One question Chomsky thinks that we should ask ourselves is how we might expect the Arab world to take seriously our harsh demands on (for instance) Iranian leaders to respect human rights, at the same time we treat much more horrible dictatorships with kid gloves. Of course he doesn’t find the very fact especially strange. Useful and obedient dictatorships are frequently well treated by western countries. But the blatant hypocrisy is nonetheless a disgrace for civilized and thinking people.
Surfing aimlessly on the net I happened to stumble over Google Ngram Viewer, a remarkable tool from an impressive company. Google has scanned 5.2 million books in six languages, or 20 percent of all book ever published. An outstanding performance (in accordance with the thesis that the most superb things come from USA, together with some other things…)

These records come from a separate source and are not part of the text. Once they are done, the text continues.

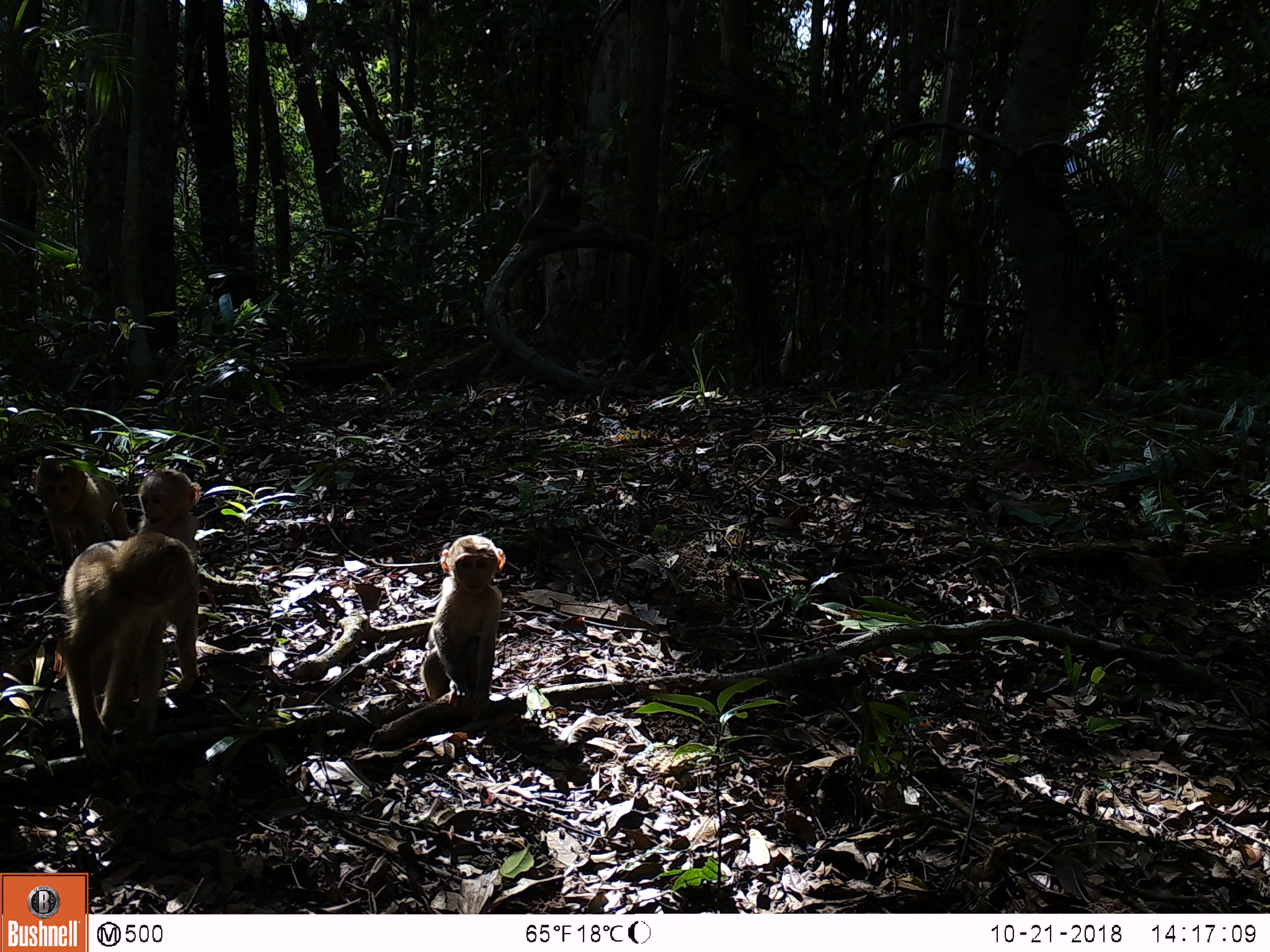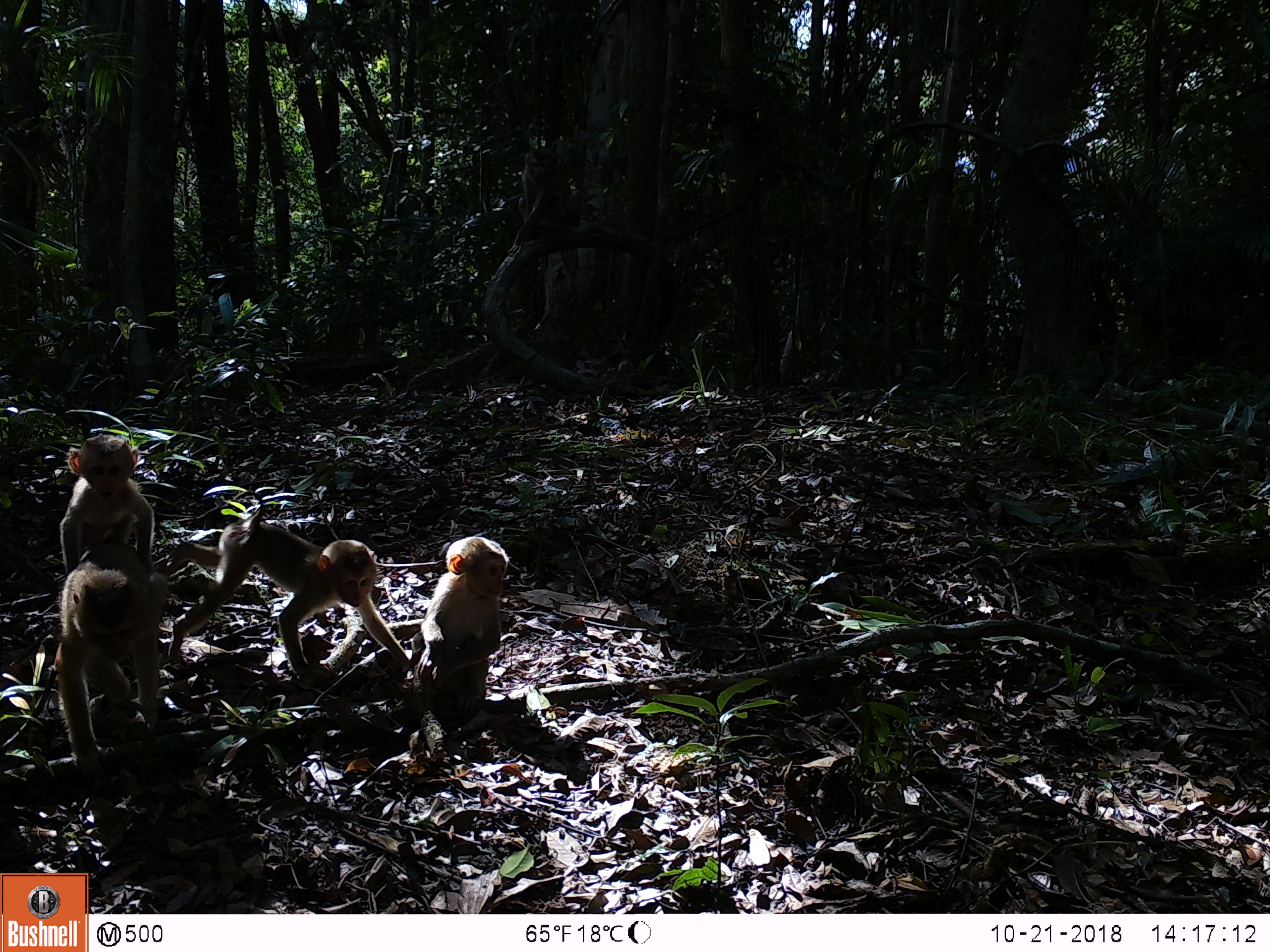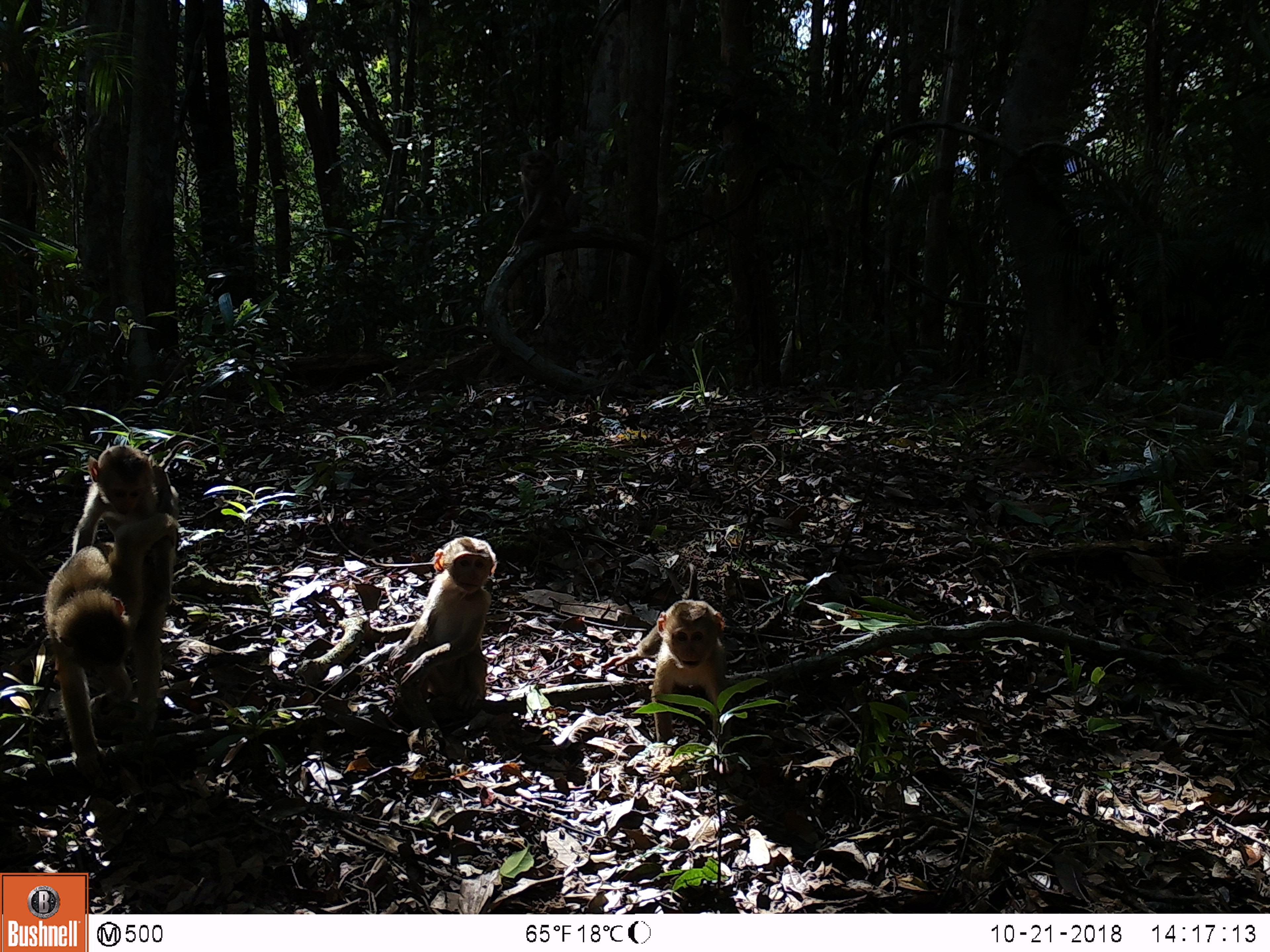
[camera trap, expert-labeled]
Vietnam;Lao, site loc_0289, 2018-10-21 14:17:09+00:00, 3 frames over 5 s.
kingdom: Animalia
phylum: Chordata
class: Mammalia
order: Primates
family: Cercopithecidae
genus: Macaca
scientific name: Macaca nemestrina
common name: pig-tailed macaque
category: pig tailed macaque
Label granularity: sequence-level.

After doing this Hercules job Google offers the gigantic database for everyone to use. I sat fascinated for a long while studying all kinds of worlds and expressions. As an example I copied this diagram, showing three names mentioned here earlier, and the frequency of their appearance in international literature (Swedish is not among the six languages, of course). It was to my satisfaction that Palme 25 years after his death still is mentioned more often than our previous foreign minister.
Speaking of Palme, in 2004 Noam Chomsky, a well known professor at the Massachusetts Institute of Technology, held the Olof Palme Memorial Lecture at The University of Oxford in England. He there spoke on Doctrines and Visions: Who is to Run the World and How? Chomsky is arguably one of the most brilliant minds in the world. Palme shared some of his virtues, but was of course handcuffed by the demands that practical politics posed upon him. Both intelligent men and both on the left side in their views on society. A coincidence?
Wouldn’t think so. The common denominator is the moral universality, which says that a person should submit to the same standards that he applies to others, or more stringent ones if he is serious. Every normal, logically thinking human being has to adhere to this principle of moral universality, there is no alternative. From there on is no other way than to work for an egalitarian world, seeking peace and solidarity, since that is what we normally expect from others. In such a world there is no place for revenge. (If I hit someone because he previously had hit me, I just demonstrate that I thought it wrong of him to hit me in the first place, and if it is wrong to hit someone then etc….)
Noam Chomsky is Americas gift to the world. For me he confirms the experience that USA spans the best and the worst of everything. For one Chomsky and a few of his kind there are regrettably an endless number of right wing lunatics. (This is of course a value judgment which is on me, totally.)